Information given =

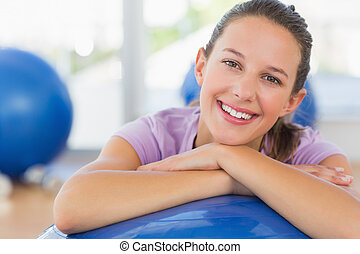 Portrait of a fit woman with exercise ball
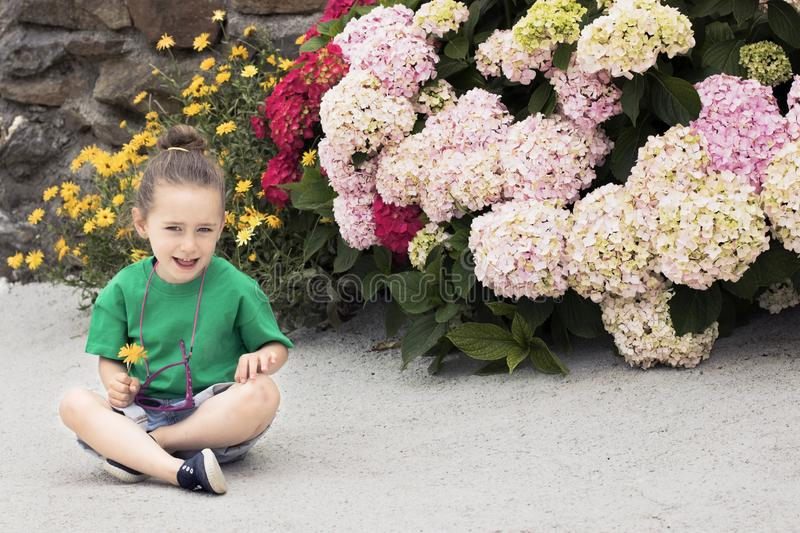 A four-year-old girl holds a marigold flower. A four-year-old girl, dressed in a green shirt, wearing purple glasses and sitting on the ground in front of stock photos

---

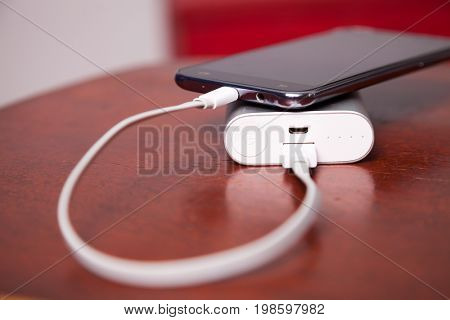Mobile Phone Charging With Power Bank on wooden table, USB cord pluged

What the task requires = Starting at the line containing "Portrait of a fit woman with exercise ball" and stopping at the line containing "A four-year-old girl holds", output every line above exactly, both ends included, with pictures omitted.

Solution for this exercise =
 Portrait of a fit woman with exercise ball
 A four-year-old girl holds a marigold flower. A four-year-old girl, dressed in a green shirt, wearing purple glasses and sitting on the ground in front of stock photos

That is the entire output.